**EXERCISE INSTRUCTIONS:**
Repeat the lines below exactly as they appear, but leave out the images.

**SOURCE MATERIAL:**
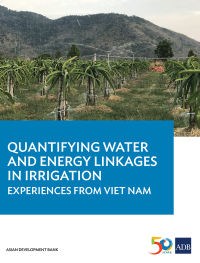 Omslagafbeelding: Quantifying Water and Energy Linkages in Irrigation 9789292578619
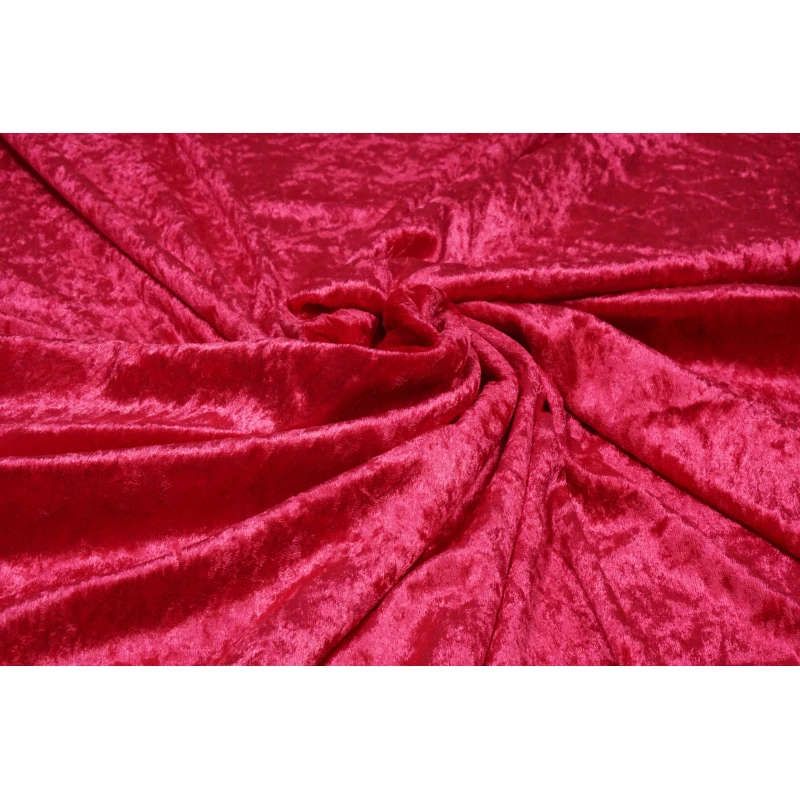 Velours De Panne Fuchsia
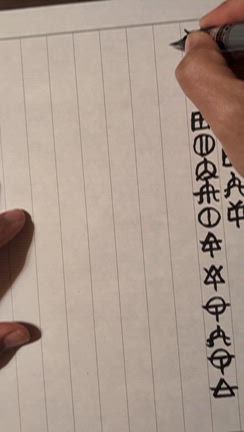GW最終日に、静かに心を整える。～古代文字なぞり書きWS参加者募集中～の記事動画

**THE ANSWER:**
 Omslagafbeelding: Quantifying Water and Energy Linkages in Irrigation 9789292578619
 Velours De Panne Fuchsia
GW最終日に、静かに心を整える。～古代文字なぞり書きWS参加者募集中～の記事動画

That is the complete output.